In this study, we proposed a two-layer prediction framework, called HLPpred-Fuse, that can accurately and automatically predict both hemolytic peptides (HLPs or non-HLPs) as well as HLPs activity (high and low). More specifically, feature representation learning scheme was utilized to generate 54 probabilistic features by integrating six different machine learning classifiers and nine different sequence-based encodings. Consequently, the 54 probabilistic features were fused to provide sufficiently converged sequence information which was used as an input to extremely randomized tree for the development of two final prediction models which independently identify HLP and its activity. Performance comparisons over empirical cross-validation analysis, independent test and case study against state-of-the-art methods demonstrate that HLPpred-Fuse consistently outperformed these methods in the identification of hemolytic activity.

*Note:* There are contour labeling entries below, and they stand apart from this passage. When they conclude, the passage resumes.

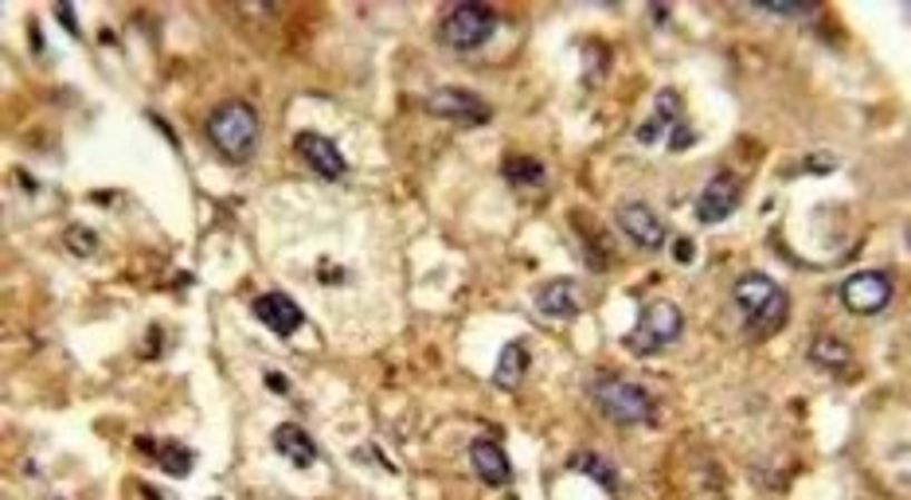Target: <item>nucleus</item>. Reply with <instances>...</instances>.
Listing matches in <instances>:
<instances>
[{
	"label": "nucleus",
	"mask_w": 911,
	"mask_h": 500,
	"mask_svg": "<svg viewBox=\"0 0 911 500\" xmlns=\"http://www.w3.org/2000/svg\"><path fill=\"white\" fill-rule=\"evenodd\" d=\"M274 450L294 469H310L313 461H317V442H313L310 430H302L297 422H282V427L274 430Z\"/></svg>",
	"instance_id": "4468645a"
},
{
	"label": "nucleus",
	"mask_w": 911,
	"mask_h": 500,
	"mask_svg": "<svg viewBox=\"0 0 911 500\" xmlns=\"http://www.w3.org/2000/svg\"><path fill=\"white\" fill-rule=\"evenodd\" d=\"M760 12H771V17H802V12H810L806 4H755Z\"/></svg>",
	"instance_id": "4be33fe9"
},
{
	"label": "nucleus",
	"mask_w": 911,
	"mask_h": 500,
	"mask_svg": "<svg viewBox=\"0 0 911 500\" xmlns=\"http://www.w3.org/2000/svg\"><path fill=\"white\" fill-rule=\"evenodd\" d=\"M505 180L517 184V188H528V184L543 180V165L532 157H509L505 160Z\"/></svg>",
	"instance_id": "aec40b11"
},
{
	"label": "nucleus",
	"mask_w": 911,
	"mask_h": 500,
	"mask_svg": "<svg viewBox=\"0 0 911 500\" xmlns=\"http://www.w3.org/2000/svg\"><path fill=\"white\" fill-rule=\"evenodd\" d=\"M141 450H149L153 458H157V465L165 469L168 477H188L193 473V461H196V453L188 450V445H176V442H137Z\"/></svg>",
	"instance_id": "f3484780"
},
{
	"label": "nucleus",
	"mask_w": 911,
	"mask_h": 500,
	"mask_svg": "<svg viewBox=\"0 0 911 500\" xmlns=\"http://www.w3.org/2000/svg\"><path fill=\"white\" fill-rule=\"evenodd\" d=\"M470 461H473V469H478L481 481L493 484V489H501V484L512 481L509 453H505L501 442H493V438H478V442L470 445Z\"/></svg>",
	"instance_id": "ddd939ff"
},
{
	"label": "nucleus",
	"mask_w": 911,
	"mask_h": 500,
	"mask_svg": "<svg viewBox=\"0 0 911 500\" xmlns=\"http://www.w3.org/2000/svg\"><path fill=\"white\" fill-rule=\"evenodd\" d=\"M571 469H576V473H587L591 481H599L607 492H618V469L610 465L607 458H599V453H591V450L576 453V458H571Z\"/></svg>",
	"instance_id": "a211bd4d"
},
{
	"label": "nucleus",
	"mask_w": 911,
	"mask_h": 500,
	"mask_svg": "<svg viewBox=\"0 0 911 500\" xmlns=\"http://www.w3.org/2000/svg\"><path fill=\"white\" fill-rule=\"evenodd\" d=\"M618 227H623L641 251H657V246H665V223L654 215V207L638 204V199L618 207Z\"/></svg>",
	"instance_id": "f8f14e48"
},
{
	"label": "nucleus",
	"mask_w": 911,
	"mask_h": 500,
	"mask_svg": "<svg viewBox=\"0 0 911 500\" xmlns=\"http://www.w3.org/2000/svg\"><path fill=\"white\" fill-rule=\"evenodd\" d=\"M677 118H680V95H677V90H657L654 114H649V118L638 126V141L641 145H654L657 137L665 134V129L677 126Z\"/></svg>",
	"instance_id": "2eb2a0df"
},
{
	"label": "nucleus",
	"mask_w": 911,
	"mask_h": 500,
	"mask_svg": "<svg viewBox=\"0 0 911 500\" xmlns=\"http://www.w3.org/2000/svg\"><path fill=\"white\" fill-rule=\"evenodd\" d=\"M251 313H255V317L263 321V325L271 329L274 336H294L297 329H302V321H305L302 305H297L294 297H286V294H263V297H255Z\"/></svg>",
	"instance_id": "9b49d317"
},
{
	"label": "nucleus",
	"mask_w": 911,
	"mask_h": 500,
	"mask_svg": "<svg viewBox=\"0 0 911 500\" xmlns=\"http://www.w3.org/2000/svg\"><path fill=\"white\" fill-rule=\"evenodd\" d=\"M680 333H685V313L673 302H654L641 310L638 325L626 333L623 344L634 356H657V352L673 349L680 341Z\"/></svg>",
	"instance_id": "7ed1b4c3"
},
{
	"label": "nucleus",
	"mask_w": 911,
	"mask_h": 500,
	"mask_svg": "<svg viewBox=\"0 0 911 500\" xmlns=\"http://www.w3.org/2000/svg\"><path fill=\"white\" fill-rule=\"evenodd\" d=\"M810 360L822 367H845L849 364V349L837 341V336H817L814 344H810Z\"/></svg>",
	"instance_id": "6ab92c4d"
},
{
	"label": "nucleus",
	"mask_w": 911,
	"mask_h": 500,
	"mask_svg": "<svg viewBox=\"0 0 911 500\" xmlns=\"http://www.w3.org/2000/svg\"><path fill=\"white\" fill-rule=\"evenodd\" d=\"M536 310L548 321H576L584 313V290L576 278H552L536 290Z\"/></svg>",
	"instance_id": "1a4fd4ad"
},
{
	"label": "nucleus",
	"mask_w": 911,
	"mask_h": 500,
	"mask_svg": "<svg viewBox=\"0 0 911 500\" xmlns=\"http://www.w3.org/2000/svg\"><path fill=\"white\" fill-rule=\"evenodd\" d=\"M427 114H434V118H447V121H458V126H486L489 118H493V110H489L486 102H481L473 90L466 87H442L434 90L431 98H427Z\"/></svg>",
	"instance_id": "0eeeda50"
},
{
	"label": "nucleus",
	"mask_w": 911,
	"mask_h": 500,
	"mask_svg": "<svg viewBox=\"0 0 911 500\" xmlns=\"http://www.w3.org/2000/svg\"><path fill=\"white\" fill-rule=\"evenodd\" d=\"M266 388H274V391H286V380H282V372H266Z\"/></svg>",
	"instance_id": "b1692460"
},
{
	"label": "nucleus",
	"mask_w": 911,
	"mask_h": 500,
	"mask_svg": "<svg viewBox=\"0 0 911 500\" xmlns=\"http://www.w3.org/2000/svg\"><path fill=\"white\" fill-rule=\"evenodd\" d=\"M294 153L313 168V173L325 176V180H341V176L349 173V160L341 157V149H336V145L329 141V137H321V134H297L294 137Z\"/></svg>",
	"instance_id": "9d476101"
},
{
	"label": "nucleus",
	"mask_w": 911,
	"mask_h": 500,
	"mask_svg": "<svg viewBox=\"0 0 911 500\" xmlns=\"http://www.w3.org/2000/svg\"><path fill=\"white\" fill-rule=\"evenodd\" d=\"M673 255H677L680 263H693V243H688V238H680V243L673 246Z\"/></svg>",
	"instance_id": "5701e85b"
},
{
	"label": "nucleus",
	"mask_w": 911,
	"mask_h": 500,
	"mask_svg": "<svg viewBox=\"0 0 911 500\" xmlns=\"http://www.w3.org/2000/svg\"><path fill=\"white\" fill-rule=\"evenodd\" d=\"M732 297H736L739 313H744V325L752 336H771L786 325V313H791V297L778 286L771 274H739L736 286H732Z\"/></svg>",
	"instance_id": "f257e3e1"
},
{
	"label": "nucleus",
	"mask_w": 911,
	"mask_h": 500,
	"mask_svg": "<svg viewBox=\"0 0 911 500\" xmlns=\"http://www.w3.org/2000/svg\"><path fill=\"white\" fill-rule=\"evenodd\" d=\"M841 302H845L849 313H861V317H872V313L888 310L892 302V278L884 271H856L841 282Z\"/></svg>",
	"instance_id": "423d86ee"
},
{
	"label": "nucleus",
	"mask_w": 911,
	"mask_h": 500,
	"mask_svg": "<svg viewBox=\"0 0 911 500\" xmlns=\"http://www.w3.org/2000/svg\"><path fill=\"white\" fill-rule=\"evenodd\" d=\"M739 199H744V184H739L736 173H716L708 184H704L701 199H696V219L701 223H724L727 215L736 212Z\"/></svg>",
	"instance_id": "6e6552de"
},
{
	"label": "nucleus",
	"mask_w": 911,
	"mask_h": 500,
	"mask_svg": "<svg viewBox=\"0 0 911 500\" xmlns=\"http://www.w3.org/2000/svg\"><path fill=\"white\" fill-rule=\"evenodd\" d=\"M493 28H497L493 9H489V4H473V0H470V4H454V9L442 17L439 36H442L447 48L473 51V48H481L489 36H493Z\"/></svg>",
	"instance_id": "39448f33"
},
{
	"label": "nucleus",
	"mask_w": 911,
	"mask_h": 500,
	"mask_svg": "<svg viewBox=\"0 0 911 500\" xmlns=\"http://www.w3.org/2000/svg\"><path fill=\"white\" fill-rule=\"evenodd\" d=\"M67 246H71V255H95L98 238L87 227H67Z\"/></svg>",
	"instance_id": "412c9836"
},
{
	"label": "nucleus",
	"mask_w": 911,
	"mask_h": 500,
	"mask_svg": "<svg viewBox=\"0 0 911 500\" xmlns=\"http://www.w3.org/2000/svg\"><path fill=\"white\" fill-rule=\"evenodd\" d=\"M591 395H595V406H599L610 422H618V427H641V422H654V414H657L649 391L630 380H615V375H607V380L595 383Z\"/></svg>",
	"instance_id": "20e7f679"
},
{
	"label": "nucleus",
	"mask_w": 911,
	"mask_h": 500,
	"mask_svg": "<svg viewBox=\"0 0 911 500\" xmlns=\"http://www.w3.org/2000/svg\"><path fill=\"white\" fill-rule=\"evenodd\" d=\"M525 372H528V349H525V341H509V344L501 349V356H497L493 383H497L501 391H512V388H520Z\"/></svg>",
	"instance_id": "dca6fc26"
},
{
	"label": "nucleus",
	"mask_w": 911,
	"mask_h": 500,
	"mask_svg": "<svg viewBox=\"0 0 911 500\" xmlns=\"http://www.w3.org/2000/svg\"><path fill=\"white\" fill-rule=\"evenodd\" d=\"M204 134L208 141L216 145V153L232 165H243V160L255 157V145H258V114L251 102H219L216 110L208 114L204 121Z\"/></svg>",
	"instance_id": "f03ea898"
}]
</instances>
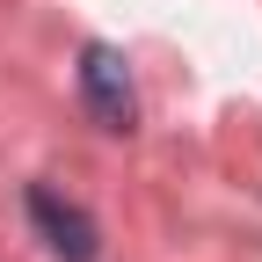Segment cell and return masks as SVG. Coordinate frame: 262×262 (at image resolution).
Instances as JSON below:
<instances>
[{
	"mask_svg": "<svg viewBox=\"0 0 262 262\" xmlns=\"http://www.w3.org/2000/svg\"><path fill=\"white\" fill-rule=\"evenodd\" d=\"M29 226H37V241L58 255V262H95L102 255V233H95V219L73 204V196H58V189H29Z\"/></svg>",
	"mask_w": 262,
	"mask_h": 262,
	"instance_id": "7a4b0ae2",
	"label": "cell"
},
{
	"mask_svg": "<svg viewBox=\"0 0 262 262\" xmlns=\"http://www.w3.org/2000/svg\"><path fill=\"white\" fill-rule=\"evenodd\" d=\"M80 102L102 131H131L139 124V95H131V73H124V51L117 44H88L80 51Z\"/></svg>",
	"mask_w": 262,
	"mask_h": 262,
	"instance_id": "6da1fadb",
	"label": "cell"
}]
</instances>
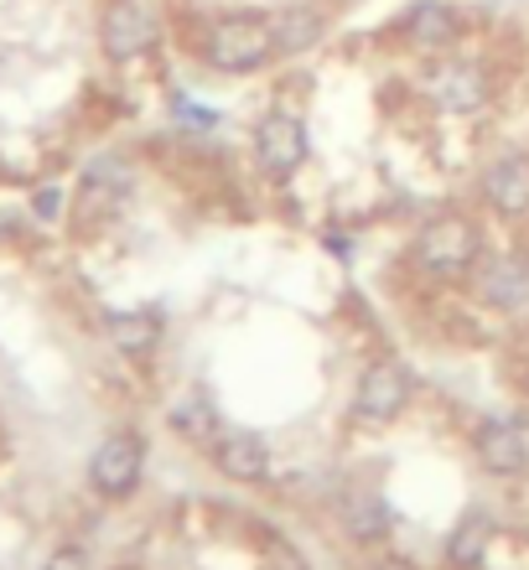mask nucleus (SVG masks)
<instances>
[{"label": "nucleus", "mask_w": 529, "mask_h": 570, "mask_svg": "<svg viewBox=\"0 0 529 570\" xmlns=\"http://www.w3.org/2000/svg\"><path fill=\"white\" fill-rule=\"evenodd\" d=\"M322 11L312 6H286L281 16H271V31H275V52H306V47L322 42Z\"/></svg>", "instance_id": "13"}, {"label": "nucleus", "mask_w": 529, "mask_h": 570, "mask_svg": "<svg viewBox=\"0 0 529 570\" xmlns=\"http://www.w3.org/2000/svg\"><path fill=\"white\" fill-rule=\"evenodd\" d=\"M151 16L140 11L136 0H109L105 6V21H99V42L115 62H136L151 52Z\"/></svg>", "instance_id": "5"}, {"label": "nucleus", "mask_w": 529, "mask_h": 570, "mask_svg": "<svg viewBox=\"0 0 529 570\" xmlns=\"http://www.w3.org/2000/svg\"><path fill=\"white\" fill-rule=\"evenodd\" d=\"M203 58L208 68L218 73H255L265 62L275 58V31H271V16H224L208 27V42H203Z\"/></svg>", "instance_id": "1"}, {"label": "nucleus", "mask_w": 529, "mask_h": 570, "mask_svg": "<svg viewBox=\"0 0 529 570\" xmlns=\"http://www.w3.org/2000/svg\"><path fill=\"white\" fill-rule=\"evenodd\" d=\"M140 478V441L130 431L109 435L105 446L94 451V488L105 498H125Z\"/></svg>", "instance_id": "8"}, {"label": "nucleus", "mask_w": 529, "mask_h": 570, "mask_svg": "<svg viewBox=\"0 0 529 570\" xmlns=\"http://www.w3.org/2000/svg\"><path fill=\"white\" fill-rule=\"evenodd\" d=\"M425 94L447 115H478L488 105V73L478 62H437L425 73Z\"/></svg>", "instance_id": "3"}, {"label": "nucleus", "mask_w": 529, "mask_h": 570, "mask_svg": "<svg viewBox=\"0 0 529 570\" xmlns=\"http://www.w3.org/2000/svg\"><path fill=\"white\" fill-rule=\"evenodd\" d=\"M255 156L259 166L271 171V177H291L296 166L306 161V130L296 115H286V109H275V115H265L255 130Z\"/></svg>", "instance_id": "4"}, {"label": "nucleus", "mask_w": 529, "mask_h": 570, "mask_svg": "<svg viewBox=\"0 0 529 570\" xmlns=\"http://www.w3.org/2000/svg\"><path fill=\"white\" fill-rule=\"evenodd\" d=\"M109 337H115L120 353H151L161 327H156V316H146V312H115L109 316Z\"/></svg>", "instance_id": "15"}, {"label": "nucleus", "mask_w": 529, "mask_h": 570, "mask_svg": "<svg viewBox=\"0 0 529 570\" xmlns=\"http://www.w3.org/2000/svg\"><path fill=\"white\" fill-rule=\"evenodd\" d=\"M213 462L224 466V478L234 482H259L271 478V446L249 431H228L218 435V446H213Z\"/></svg>", "instance_id": "11"}, {"label": "nucleus", "mask_w": 529, "mask_h": 570, "mask_svg": "<svg viewBox=\"0 0 529 570\" xmlns=\"http://www.w3.org/2000/svg\"><path fill=\"white\" fill-rule=\"evenodd\" d=\"M478 255H483V234H478L472 218H437L415 239V259L431 275H462L478 265Z\"/></svg>", "instance_id": "2"}, {"label": "nucleus", "mask_w": 529, "mask_h": 570, "mask_svg": "<svg viewBox=\"0 0 529 570\" xmlns=\"http://www.w3.org/2000/svg\"><path fill=\"white\" fill-rule=\"evenodd\" d=\"M400 31H405V42L421 47V52H447V47L462 37V16H457V6H447V0H415L405 11V21H400Z\"/></svg>", "instance_id": "7"}, {"label": "nucleus", "mask_w": 529, "mask_h": 570, "mask_svg": "<svg viewBox=\"0 0 529 570\" xmlns=\"http://www.w3.org/2000/svg\"><path fill=\"white\" fill-rule=\"evenodd\" d=\"M478 291H483V301H493V306H519V301L529 296V259H519V255L493 259L483 271V281H478Z\"/></svg>", "instance_id": "14"}, {"label": "nucleus", "mask_w": 529, "mask_h": 570, "mask_svg": "<svg viewBox=\"0 0 529 570\" xmlns=\"http://www.w3.org/2000/svg\"><path fill=\"white\" fill-rule=\"evenodd\" d=\"M472 446H478V462H483L488 472H499V478H515V472H525V466H529L525 435H519L515 425H503V421H483V425H478Z\"/></svg>", "instance_id": "12"}, {"label": "nucleus", "mask_w": 529, "mask_h": 570, "mask_svg": "<svg viewBox=\"0 0 529 570\" xmlns=\"http://www.w3.org/2000/svg\"><path fill=\"white\" fill-rule=\"evenodd\" d=\"M42 570H89V556H84V550H58Z\"/></svg>", "instance_id": "17"}, {"label": "nucleus", "mask_w": 529, "mask_h": 570, "mask_svg": "<svg viewBox=\"0 0 529 570\" xmlns=\"http://www.w3.org/2000/svg\"><path fill=\"white\" fill-rule=\"evenodd\" d=\"M488 540H493V524H488V513H472V519H462V529L452 534V544H447V556L457 560V566H478L488 550Z\"/></svg>", "instance_id": "16"}, {"label": "nucleus", "mask_w": 529, "mask_h": 570, "mask_svg": "<svg viewBox=\"0 0 529 570\" xmlns=\"http://www.w3.org/2000/svg\"><path fill=\"white\" fill-rule=\"evenodd\" d=\"M410 400V384L405 374L394 368V363H374L369 374L359 379V400H353V410H359V421H394L400 410H405Z\"/></svg>", "instance_id": "9"}, {"label": "nucleus", "mask_w": 529, "mask_h": 570, "mask_svg": "<svg viewBox=\"0 0 529 570\" xmlns=\"http://www.w3.org/2000/svg\"><path fill=\"white\" fill-rule=\"evenodd\" d=\"M130 193V166L115 161V156H99L84 171V187H78V213L84 218H105L109 208H120V197Z\"/></svg>", "instance_id": "10"}, {"label": "nucleus", "mask_w": 529, "mask_h": 570, "mask_svg": "<svg viewBox=\"0 0 529 570\" xmlns=\"http://www.w3.org/2000/svg\"><path fill=\"white\" fill-rule=\"evenodd\" d=\"M31 208L42 213V218H52V213L62 208V193H58V187H42V193H37V203H31Z\"/></svg>", "instance_id": "18"}, {"label": "nucleus", "mask_w": 529, "mask_h": 570, "mask_svg": "<svg viewBox=\"0 0 529 570\" xmlns=\"http://www.w3.org/2000/svg\"><path fill=\"white\" fill-rule=\"evenodd\" d=\"M483 197L488 208L503 213V218H525L529 213V156L525 150H509L483 171Z\"/></svg>", "instance_id": "6"}]
</instances>
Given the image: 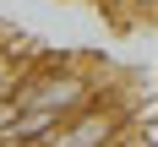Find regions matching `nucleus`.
<instances>
[{
    "mask_svg": "<svg viewBox=\"0 0 158 147\" xmlns=\"http://www.w3.org/2000/svg\"><path fill=\"white\" fill-rule=\"evenodd\" d=\"M126 6H131L136 16H153V0H126Z\"/></svg>",
    "mask_w": 158,
    "mask_h": 147,
    "instance_id": "f257e3e1",
    "label": "nucleus"
}]
</instances>
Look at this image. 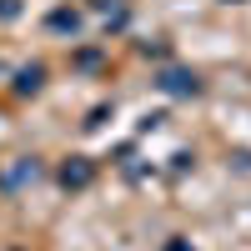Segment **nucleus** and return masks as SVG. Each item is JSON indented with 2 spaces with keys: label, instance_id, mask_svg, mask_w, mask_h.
<instances>
[{
  "label": "nucleus",
  "instance_id": "2",
  "mask_svg": "<svg viewBox=\"0 0 251 251\" xmlns=\"http://www.w3.org/2000/svg\"><path fill=\"white\" fill-rule=\"evenodd\" d=\"M166 91H196V80H186V75H166Z\"/></svg>",
  "mask_w": 251,
  "mask_h": 251
},
{
  "label": "nucleus",
  "instance_id": "1",
  "mask_svg": "<svg viewBox=\"0 0 251 251\" xmlns=\"http://www.w3.org/2000/svg\"><path fill=\"white\" fill-rule=\"evenodd\" d=\"M86 181H91V166H86V161L66 166V186H86Z\"/></svg>",
  "mask_w": 251,
  "mask_h": 251
}]
</instances>
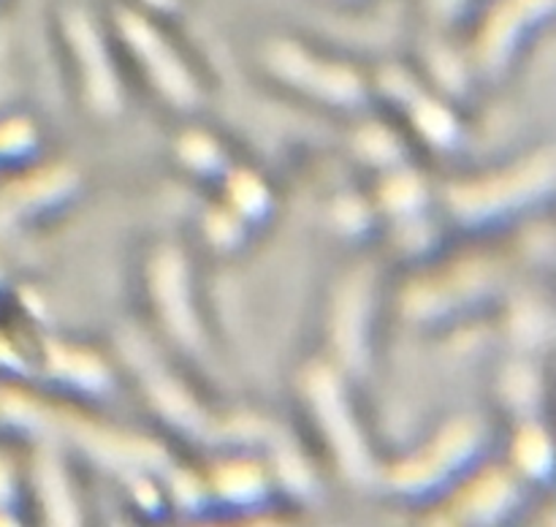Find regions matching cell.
Returning a JSON list of instances; mask_svg holds the SVG:
<instances>
[]
</instances>
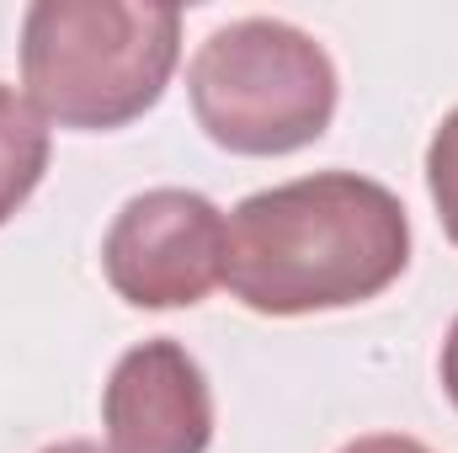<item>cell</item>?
<instances>
[{
  "label": "cell",
  "instance_id": "3957f363",
  "mask_svg": "<svg viewBox=\"0 0 458 453\" xmlns=\"http://www.w3.org/2000/svg\"><path fill=\"white\" fill-rule=\"evenodd\" d=\"M187 102L219 150L272 160L331 128L342 81L315 32L283 16H240L198 43L187 64Z\"/></svg>",
  "mask_w": 458,
  "mask_h": 453
},
{
  "label": "cell",
  "instance_id": "30bf717a",
  "mask_svg": "<svg viewBox=\"0 0 458 453\" xmlns=\"http://www.w3.org/2000/svg\"><path fill=\"white\" fill-rule=\"evenodd\" d=\"M43 453H113V449L97 443V438H64V443H48Z\"/></svg>",
  "mask_w": 458,
  "mask_h": 453
},
{
  "label": "cell",
  "instance_id": "5b68a950",
  "mask_svg": "<svg viewBox=\"0 0 458 453\" xmlns=\"http://www.w3.org/2000/svg\"><path fill=\"white\" fill-rule=\"evenodd\" d=\"M102 427L113 453H208L214 389L176 337L128 346L102 384Z\"/></svg>",
  "mask_w": 458,
  "mask_h": 453
},
{
  "label": "cell",
  "instance_id": "ba28073f",
  "mask_svg": "<svg viewBox=\"0 0 458 453\" xmlns=\"http://www.w3.org/2000/svg\"><path fill=\"white\" fill-rule=\"evenodd\" d=\"M342 453H432L421 438H405V432H368V438H352Z\"/></svg>",
  "mask_w": 458,
  "mask_h": 453
},
{
  "label": "cell",
  "instance_id": "7a4b0ae2",
  "mask_svg": "<svg viewBox=\"0 0 458 453\" xmlns=\"http://www.w3.org/2000/svg\"><path fill=\"white\" fill-rule=\"evenodd\" d=\"M182 59V11L149 0H38L21 16V86L43 123L113 133L144 117Z\"/></svg>",
  "mask_w": 458,
  "mask_h": 453
},
{
  "label": "cell",
  "instance_id": "277c9868",
  "mask_svg": "<svg viewBox=\"0 0 458 453\" xmlns=\"http://www.w3.org/2000/svg\"><path fill=\"white\" fill-rule=\"evenodd\" d=\"M229 219L192 187L133 192L102 235V272L133 310H192L225 283Z\"/></svg>",
  "mask_w": 458,
  "mask_h": 453
},
{
  "label": "cell",
  "instance_id": "52a82bcc",
  "mask_svg": "<svg viewBox=\"0 0 458 453\" xmlns=\"http://www.w3.org/2000/svg\"><path fill=\"white\" fill-rule=\"evenodd\" d=\"M427 192H432V209L443 219V235L458 245V107L432 128V144H427Z\"/></svg>",
  "mask_w": 458,
  "mask_h": 453
},
{
  "label": "cell",
  "instance_id": "8992f818",
  "mask_svg": "<svg viewBox=\"0 0 458 453\" xmlns=\"http://www.w3.org/2000/svg\"><path fill=\"white\" fill-rule=\"evenodd\" d=\"M48 155H54V144H48L43 113L27 102V91L0 81V229L11 225L27 209V198L43 187Z\"/></svg>",
  "mask_w": 458,
  "mask_h": 453
},
{
  "label": "cell",
  "instance_id": "9c48e42d",
  "mask_svg": "<svg viewBox=\"0 0 458 453\" xmlns=\"http://www.w3.org/2000/svg\"><path fill=\"white\" fill-rule=\"evenodd\" d=\"M437 379H443V395L454 400V411H458V315H454V326H448V337H443V357H437Z\"/></svg>",
  "mask_w": 458,
  "mask_h": 453
},
{
  "label": "cell",
  "instance_id": "6da1fadb",
  "mask_svg": "<svg viewBox=\"0 0 458 453\" xmlns=\"http://www.w3.org/2000/svg\"><path fill=\"white\" fill-rule=\"evenodd\" d=\"M411 267L405 203L357 171H315L261 187L229 214L225 288L272 321L352 310L394 288Z\"/></svg>",
  "mask_w": 458,
  "mask_h": 453
}]
</instances>
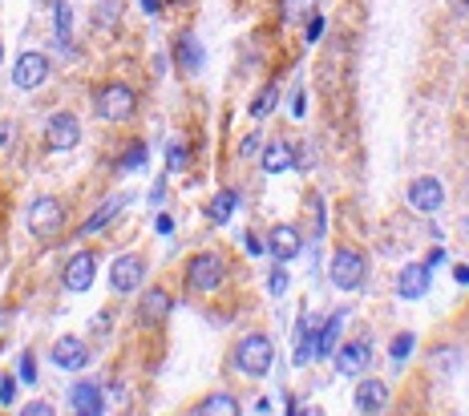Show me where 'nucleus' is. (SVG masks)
<instances>
[{
  "label": "nucleus",
  "instance_id": "nucleus-1",
  "mask_svg": "<svg viewBox=\"0 0 469 416\" xmlns=\"http://www.w3.org/2000/svg\"><path fill=\"white\" fill-rule=\"evenodd\" d=\"M271 360H276V344L267 336H247L239 344V352H234V368L243 376H267Z\"/></svg>",
  "mask_w": 469,
  "mask_h": 416
},
{
  "label": "nucleus",
  "instance_id": "nucleus-2",
  "mask_svg": "<svg viewBox=\"0 0 469 416\" xmlns=\"http://www.w3.org/2000/svg\"><path fill=\"white\" fill-rule=\"evenodd\" d=\"M134 110H138V94L130 86L113 81V86L97 89V113L105 122H126V118H134Z\"/></svg>",
  "mask_w": 469,
  "mask_h": 416
},
{
  "label": "nucleus",
  "instance_id": "nucleus-3",
  "mask_svg": "<svg viewBox=\"0 0 469 416\" xmlns=\"http://www.w3.org/2000/svg\"><path fill=\"white\" fill-rule=\"evenodd\" d=\"M223 279H226V263L218 259L215 251H202L186 263V283H191L194 291H218Z\"/></svg>",
  "mask_w": 469,
  "mask_h": 416
},
{
  "label": "nucleus",
  "instance_id": "nucleus-4",
  "mask_svg": "<svg viewBox=\"0 0 469 416\" xmlns=\"http://www.w3.org/2000/svg\"><path fill=\"white\" fill-rule=\"evenodd\" d=\"M365 275H368V263L360 251L340 247V251L332 255V283H336L340 291H357V287L365 283Z\"/></svg>",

For the convenience of experimental scientists, a web-based tool has been established at http://thegleelab.org/HLPpred-Fuse.
glee@ajou.ac.kr or watshara.sho@mahidol.ac.th or bala@ajou.ac.kr.
Supplementary data are available at Bioinformatics online.
临床试验中失败的治疗性肽可归因于其毒性特征,如溶血活性,这阻碍了肽作为候选药物的进一步发展。从给定的肽中准确预测溶血肽(HLP)及其活性是免疫信息学中的一项具有挑战性的任务,这对于药物开发和基础研究至关重要。尽管已经提出了几种用于这方面的计算方法,但它们都无法同时识别 HLP 和它们的活性。
在这项研究中,我们提出了一种两层预测框架,称为 HLPpred-Fuse,它可以准确且自动地同时预测溶血肽(HLP 或非 HLP)及其活性(高和低)。更具体地说,特征表示学习方案用于通过集成六个不同的机器学习分类器和九个不同的基于序列的编码来生成 54 个概率特征。因此,54 个概率特征被融合以提供足够收敛的序列信息,该信息被用作极端随机树的输入,以开发两个最终的预测模型,这些模型独立地识别 HLP 和其活性。与最先进方法的经验交叉验证分析、独立测试和案例研究相比,性能比较表明,HLPpred-Fuse 在识别溶血活性方面始终优于这些方法。
为了方便实验科学家,我们在 http://thegleelab.org/HLPpred-Fuse 上建立了一个基于网络的工具。
glee@ajou.ac.kr 或 watshara.sho@mahidol.ac.th 或 bala@ajou.ac.kr。
补充数据可在 Bioinformatics 在线获得。